Around half of the UK’s commercial property is owned within investment portfolios and 20% of that falls within a “F” or “G” rating. That’s around £130 000 000 000 of property stock.

Property that currently falls below the threshold will need to be improved in order to be raised above it unless exemptions (improvements have to be “permissible”, “cost effective” and “appropriate”) apply.

Where exemptions will not apply portfolio owners have a choice between:

  1. Carrying out improvement works;
  2. Sale of the asset; or
  3. Development of the asset.

It’s worth making the point that carrying out energy improvement works to buildings is no bad thing in and of itself and much of the accompanying guidance to the legislation points out that the cost of works ought to be recoverable through energy savings over the short to mid-term. They would, though, represent a capital outlay that not all portfolio owners would be happy to incur and the savings may not automatically find their way back the landlord, depending on how any lease is structured.

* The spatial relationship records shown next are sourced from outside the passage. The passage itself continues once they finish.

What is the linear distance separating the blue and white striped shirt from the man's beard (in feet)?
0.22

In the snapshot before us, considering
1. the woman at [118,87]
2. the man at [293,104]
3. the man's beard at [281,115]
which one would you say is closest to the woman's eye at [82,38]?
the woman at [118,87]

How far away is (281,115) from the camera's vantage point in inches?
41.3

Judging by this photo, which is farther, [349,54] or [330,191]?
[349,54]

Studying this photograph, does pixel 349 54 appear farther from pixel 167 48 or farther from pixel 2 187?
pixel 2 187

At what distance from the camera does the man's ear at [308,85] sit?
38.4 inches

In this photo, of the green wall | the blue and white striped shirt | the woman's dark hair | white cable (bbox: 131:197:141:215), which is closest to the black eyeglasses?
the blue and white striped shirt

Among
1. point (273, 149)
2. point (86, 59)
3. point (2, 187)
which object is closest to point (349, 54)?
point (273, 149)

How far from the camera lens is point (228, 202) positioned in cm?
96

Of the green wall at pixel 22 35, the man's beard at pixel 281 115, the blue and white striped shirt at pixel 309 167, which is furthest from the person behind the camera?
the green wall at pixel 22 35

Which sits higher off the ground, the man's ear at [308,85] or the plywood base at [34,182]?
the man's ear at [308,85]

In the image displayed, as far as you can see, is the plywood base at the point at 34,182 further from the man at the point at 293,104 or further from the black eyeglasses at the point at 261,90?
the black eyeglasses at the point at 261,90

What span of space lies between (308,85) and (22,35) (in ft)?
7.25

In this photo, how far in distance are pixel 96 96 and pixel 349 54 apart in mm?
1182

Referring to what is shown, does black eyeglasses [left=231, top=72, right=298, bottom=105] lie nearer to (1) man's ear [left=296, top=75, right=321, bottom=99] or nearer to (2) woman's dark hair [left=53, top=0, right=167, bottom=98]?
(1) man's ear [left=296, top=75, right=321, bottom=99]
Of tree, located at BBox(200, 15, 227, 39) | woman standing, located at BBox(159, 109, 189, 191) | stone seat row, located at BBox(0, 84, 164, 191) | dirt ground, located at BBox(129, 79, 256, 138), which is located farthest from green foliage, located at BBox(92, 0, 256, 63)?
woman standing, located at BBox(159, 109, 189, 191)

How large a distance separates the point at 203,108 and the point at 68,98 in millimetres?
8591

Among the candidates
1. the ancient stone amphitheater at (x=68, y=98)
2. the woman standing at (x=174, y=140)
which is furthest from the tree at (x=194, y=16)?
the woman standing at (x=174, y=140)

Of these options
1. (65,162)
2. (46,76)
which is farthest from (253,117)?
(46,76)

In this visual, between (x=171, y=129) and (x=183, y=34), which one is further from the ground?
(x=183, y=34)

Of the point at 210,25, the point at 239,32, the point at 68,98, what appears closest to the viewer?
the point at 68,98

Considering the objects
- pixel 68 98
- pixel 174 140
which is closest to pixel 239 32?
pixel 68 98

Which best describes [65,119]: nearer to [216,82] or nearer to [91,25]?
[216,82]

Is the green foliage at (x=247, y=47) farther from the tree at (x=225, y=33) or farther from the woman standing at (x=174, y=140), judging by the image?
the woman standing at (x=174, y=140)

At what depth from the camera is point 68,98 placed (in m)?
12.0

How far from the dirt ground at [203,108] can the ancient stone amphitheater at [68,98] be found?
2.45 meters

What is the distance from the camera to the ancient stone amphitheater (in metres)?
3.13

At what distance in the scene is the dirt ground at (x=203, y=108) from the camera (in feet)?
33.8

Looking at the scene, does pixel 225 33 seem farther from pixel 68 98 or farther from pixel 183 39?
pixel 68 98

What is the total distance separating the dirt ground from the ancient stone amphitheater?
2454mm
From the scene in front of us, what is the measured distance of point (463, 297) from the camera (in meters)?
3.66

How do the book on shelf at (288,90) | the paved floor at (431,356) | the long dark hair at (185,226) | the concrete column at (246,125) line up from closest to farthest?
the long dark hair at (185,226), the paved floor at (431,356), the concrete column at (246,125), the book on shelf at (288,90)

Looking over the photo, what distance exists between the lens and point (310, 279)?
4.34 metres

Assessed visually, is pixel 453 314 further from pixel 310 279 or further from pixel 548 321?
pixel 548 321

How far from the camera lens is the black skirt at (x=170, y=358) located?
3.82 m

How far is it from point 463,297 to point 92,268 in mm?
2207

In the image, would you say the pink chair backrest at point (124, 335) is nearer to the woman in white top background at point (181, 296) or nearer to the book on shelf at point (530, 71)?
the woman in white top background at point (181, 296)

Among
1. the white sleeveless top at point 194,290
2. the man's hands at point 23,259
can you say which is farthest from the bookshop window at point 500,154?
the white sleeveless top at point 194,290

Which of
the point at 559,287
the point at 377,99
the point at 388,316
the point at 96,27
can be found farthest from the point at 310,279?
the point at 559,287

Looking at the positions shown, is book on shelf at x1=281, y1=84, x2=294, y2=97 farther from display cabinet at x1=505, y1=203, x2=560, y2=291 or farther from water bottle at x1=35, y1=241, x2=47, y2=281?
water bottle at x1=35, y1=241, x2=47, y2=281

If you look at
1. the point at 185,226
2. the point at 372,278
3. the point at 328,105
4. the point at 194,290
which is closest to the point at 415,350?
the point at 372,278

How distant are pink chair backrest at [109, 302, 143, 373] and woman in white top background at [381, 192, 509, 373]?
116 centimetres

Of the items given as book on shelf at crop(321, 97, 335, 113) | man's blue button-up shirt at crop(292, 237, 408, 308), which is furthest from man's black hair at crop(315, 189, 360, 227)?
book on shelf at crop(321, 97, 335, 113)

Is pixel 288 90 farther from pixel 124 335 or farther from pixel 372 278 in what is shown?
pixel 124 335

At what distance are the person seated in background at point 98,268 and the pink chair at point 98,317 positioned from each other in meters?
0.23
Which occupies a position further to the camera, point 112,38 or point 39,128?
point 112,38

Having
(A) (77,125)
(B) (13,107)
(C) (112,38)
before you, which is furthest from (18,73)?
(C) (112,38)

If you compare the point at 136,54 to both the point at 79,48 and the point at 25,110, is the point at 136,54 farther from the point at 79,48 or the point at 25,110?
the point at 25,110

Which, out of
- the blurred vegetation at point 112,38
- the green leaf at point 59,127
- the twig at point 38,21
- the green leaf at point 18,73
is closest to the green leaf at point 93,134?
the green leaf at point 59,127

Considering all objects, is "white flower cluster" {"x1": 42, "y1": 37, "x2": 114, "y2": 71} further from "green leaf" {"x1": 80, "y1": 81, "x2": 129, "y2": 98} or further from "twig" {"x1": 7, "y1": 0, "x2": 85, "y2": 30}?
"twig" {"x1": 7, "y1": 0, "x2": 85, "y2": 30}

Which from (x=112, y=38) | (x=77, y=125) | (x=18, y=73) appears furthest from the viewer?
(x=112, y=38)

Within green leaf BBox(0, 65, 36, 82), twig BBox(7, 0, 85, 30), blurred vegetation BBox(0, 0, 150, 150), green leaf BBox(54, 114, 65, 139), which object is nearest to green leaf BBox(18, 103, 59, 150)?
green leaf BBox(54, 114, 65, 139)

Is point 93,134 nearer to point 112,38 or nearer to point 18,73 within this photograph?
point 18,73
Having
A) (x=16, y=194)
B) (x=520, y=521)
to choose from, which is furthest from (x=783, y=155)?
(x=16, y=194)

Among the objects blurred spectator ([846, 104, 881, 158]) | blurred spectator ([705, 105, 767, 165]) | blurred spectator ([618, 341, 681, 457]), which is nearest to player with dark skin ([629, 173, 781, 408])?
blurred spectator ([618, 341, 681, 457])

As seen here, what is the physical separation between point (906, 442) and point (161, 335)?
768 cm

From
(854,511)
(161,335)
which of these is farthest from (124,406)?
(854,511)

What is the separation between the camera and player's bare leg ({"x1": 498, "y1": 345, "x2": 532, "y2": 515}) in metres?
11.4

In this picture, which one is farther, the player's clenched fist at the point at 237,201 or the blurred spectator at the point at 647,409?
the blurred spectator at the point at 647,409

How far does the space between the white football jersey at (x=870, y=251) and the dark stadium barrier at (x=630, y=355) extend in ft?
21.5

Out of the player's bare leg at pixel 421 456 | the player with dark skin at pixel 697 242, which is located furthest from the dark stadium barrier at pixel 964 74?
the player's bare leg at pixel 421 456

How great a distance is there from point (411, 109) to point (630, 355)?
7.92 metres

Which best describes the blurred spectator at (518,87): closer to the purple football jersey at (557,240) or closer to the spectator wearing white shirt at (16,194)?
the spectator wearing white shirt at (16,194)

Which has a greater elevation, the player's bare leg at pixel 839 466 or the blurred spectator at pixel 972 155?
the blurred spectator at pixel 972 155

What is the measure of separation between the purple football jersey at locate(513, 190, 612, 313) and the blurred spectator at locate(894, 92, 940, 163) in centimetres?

There are other more subtle dangers that need to be borne in mind in the context of the MEES:

  1. In 2023 it will become illegal to continue to rent commercial property that falls below the standard (unless an exemption applies). It’s difficult to see at this point how this will be policed but, clearly, investors need to be analysing their portfolios to see how this is likely to impact upon them.
  2. This impact of MEES is likely to be felt when negotiating with tenants, particularly at lease renewal where leases are protected by the Landlord and Tenant Act 1954 and also where sub letting occurs during a lease term.
  3. There is a possibility that the threshold may be increased to “E” in the relative short term. Were this done this would pull a further 17% of the UK’s commercial investment stock below the threshold, although it’s far from clear what appetite the government may have to press ahead with this in a post Brexit landscape.
  4. There is also a perception that pre-2012 EPCs may have been assessed against a weaker set of criteria than more recent surveys and so landlords would be well advised to have any pre-2012 EPCs re-assessed.

We are recommending to our investor clients the following course of action:

  1. A review of all existing EPCs within portfolios to identify:
    • properties that fall below the threshold;
    • pre-2012 surveys; and
    • properties that might fall below a raised threshold.
  2. An analysis of whether exemptions on effected properties can be claimed.
  3. An analysis of occupational leases to map:
    • Possible points at which any MEES issue might be triggered or else raised. For example, break dates, lease expiry dated, rent review dates and points of possible sub-letting.
    • A further analysis of occupational leases to determine whether the cost of improvement works can be recovered from tenants, whether there are any barriers to gaining physical access to carry out any improvement works and whether a tenant can be prevented from triggering the requirement for an EPC.
  4. The establishment of a risk mitigation strategy that can be implemented in the run in to 2023.